◆ TASK STATEMENT: Reproduce the entries below word for word, beginning at the line that contains "In this image, does" and continuing through the last line of the entries.

◆ DATA TO PROCESS:

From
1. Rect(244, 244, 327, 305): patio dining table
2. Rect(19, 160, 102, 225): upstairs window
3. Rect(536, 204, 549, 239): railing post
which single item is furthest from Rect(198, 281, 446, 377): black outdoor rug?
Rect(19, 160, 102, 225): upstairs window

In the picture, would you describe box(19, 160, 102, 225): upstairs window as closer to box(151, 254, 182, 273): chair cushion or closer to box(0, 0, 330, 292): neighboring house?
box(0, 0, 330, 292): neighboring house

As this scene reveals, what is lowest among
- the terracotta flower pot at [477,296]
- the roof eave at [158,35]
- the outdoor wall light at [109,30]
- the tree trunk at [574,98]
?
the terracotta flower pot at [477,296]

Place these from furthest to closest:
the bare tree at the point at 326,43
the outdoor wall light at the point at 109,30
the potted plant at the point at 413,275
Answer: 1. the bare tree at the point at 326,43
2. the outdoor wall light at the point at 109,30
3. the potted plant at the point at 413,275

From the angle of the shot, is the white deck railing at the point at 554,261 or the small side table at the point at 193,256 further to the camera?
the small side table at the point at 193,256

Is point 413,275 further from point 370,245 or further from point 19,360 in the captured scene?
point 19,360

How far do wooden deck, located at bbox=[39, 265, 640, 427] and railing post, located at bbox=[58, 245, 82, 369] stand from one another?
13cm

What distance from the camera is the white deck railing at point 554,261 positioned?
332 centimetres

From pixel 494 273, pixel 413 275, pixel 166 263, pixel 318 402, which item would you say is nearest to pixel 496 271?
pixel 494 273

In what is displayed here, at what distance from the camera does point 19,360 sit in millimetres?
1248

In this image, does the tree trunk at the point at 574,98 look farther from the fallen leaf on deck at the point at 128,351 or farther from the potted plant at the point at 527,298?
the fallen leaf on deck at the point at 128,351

◆ TASK SOLUTION:
In this image, does the tree trunk at the point at 574,98 look farther from the fallen leaf on deck at the point at 128,351 or farther from the potted plant at the point at 527,298?
the fallen leaf on deck at the point at 128,351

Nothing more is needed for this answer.